### Task requirements
For every record below, repeat the text exactly and pass over any image.

Records from a data source:
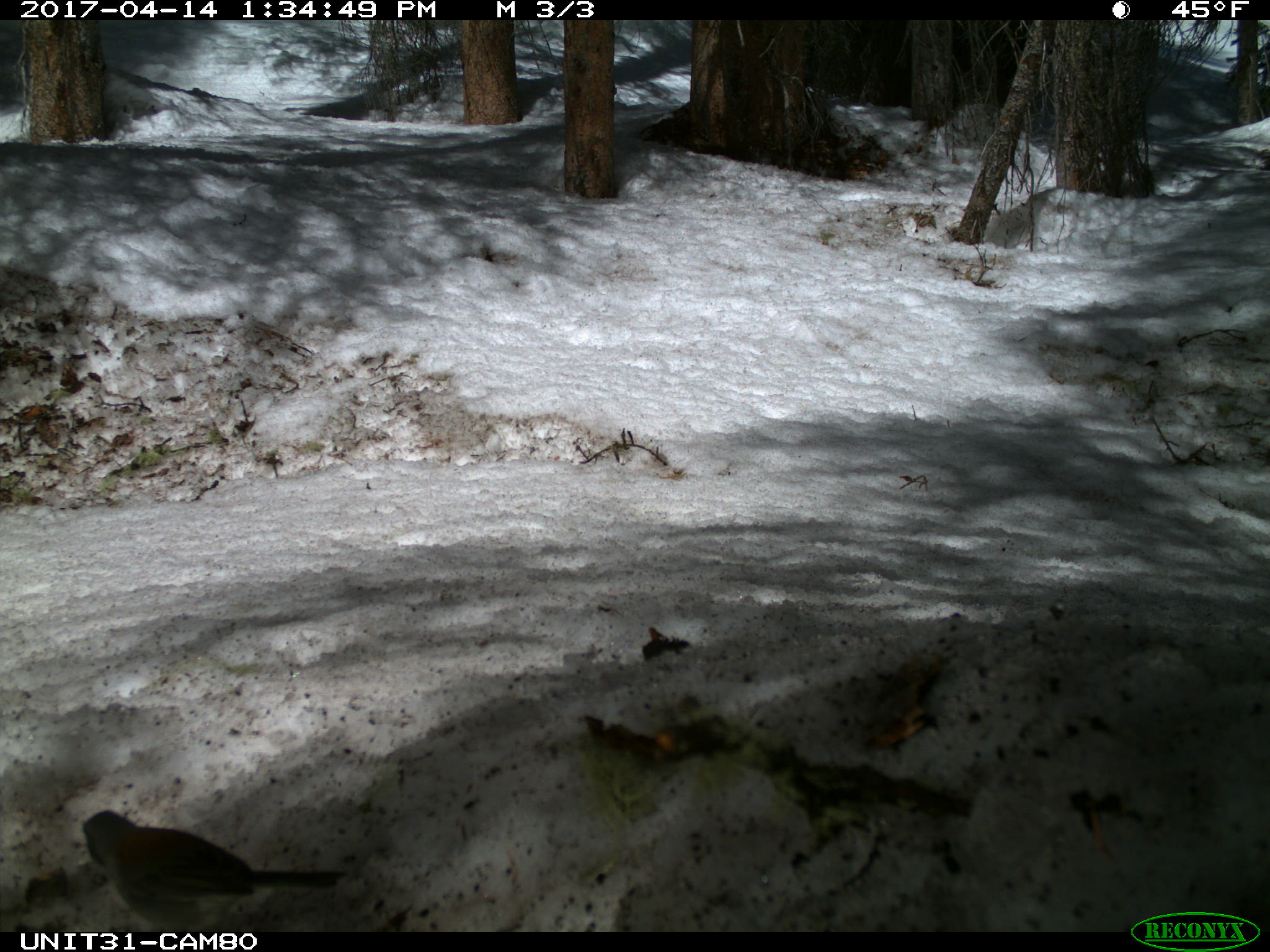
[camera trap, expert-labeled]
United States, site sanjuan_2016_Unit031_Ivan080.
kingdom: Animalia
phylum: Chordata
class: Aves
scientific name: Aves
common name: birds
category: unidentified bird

### Answer section
[camera trap, expert-labeled]
United States, site sanjuan_2016_Unit031_Ivan080.
kingdom: Animalia
phylum: Chordata
class: Aves
scientific name: Aves
common name: birds
category: unidentified bird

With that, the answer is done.